The full implications of Hogan’s resignation for EU trade policy are obviously still unknown, but they are likely to affect three broad issue clusters.
First there is Brexit or, to be more precise, the ongoing negotiations on the future UK-EU trading relationship. There has been much ado in the media – especially in Ireland – about what the loss of an Irish heavy-hitter in a powerful and thematically-related (trade) portfolio would mean for Dublin’s influence in the negotiations. These concerns, like perceptions about Hogan’s influence in the EU-UK trade talks, are most likely overblown – the negotiations have been and will continue to be led by EU chief Brexit negotiator, Michel Barnier, whose ‘almost weekly’ meetings with Hogan are said by commission officials to have been mostly focused on high-level issues. His resignation could nevertheless have an indirect impact: triggering a wider reshuffle in the von der Leyen college which would divert much needed political attention and investment by EU leaders to unlock the negotiations. The latter is unlikely, but the fact remains that Brussels is at the very least losing one of its few commissioners who knows and understands the UK, which will make dialogue between this commission and the UK harder.

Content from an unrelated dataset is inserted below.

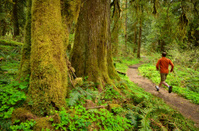 Trail runner in forest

There are also concerns about what Hogan’s resignation means for open EU trade policy dossiers. These include ongoing trade talks with the US, China (on investment), Australia, New Zealand, the ratification of the EU-Mercosul and WTO reform. Disruptions to most of these during the interregnum and transition to new leadership are unlikely. This is because DG Trade’s well-oiled machinery under the experienced leadership of trade Director General, Sabine Weyand, will push ahead negotiations and policymaking, especially where political pressure or cover is not necessary. The most notable exception here would be a sudden ratcheting up of trade tensions with the Trump administration and the fate of the EU-Mercosul deal ratification. Having been heavily involved and invested in the negotiations and conclusion of the EU deal with the South America trade block during his time as EU agriculture commissioner, Hogan was seen as a key figure to defend the agreement from mounting criticism about its impact on EU agriculture producers and environment during ratification.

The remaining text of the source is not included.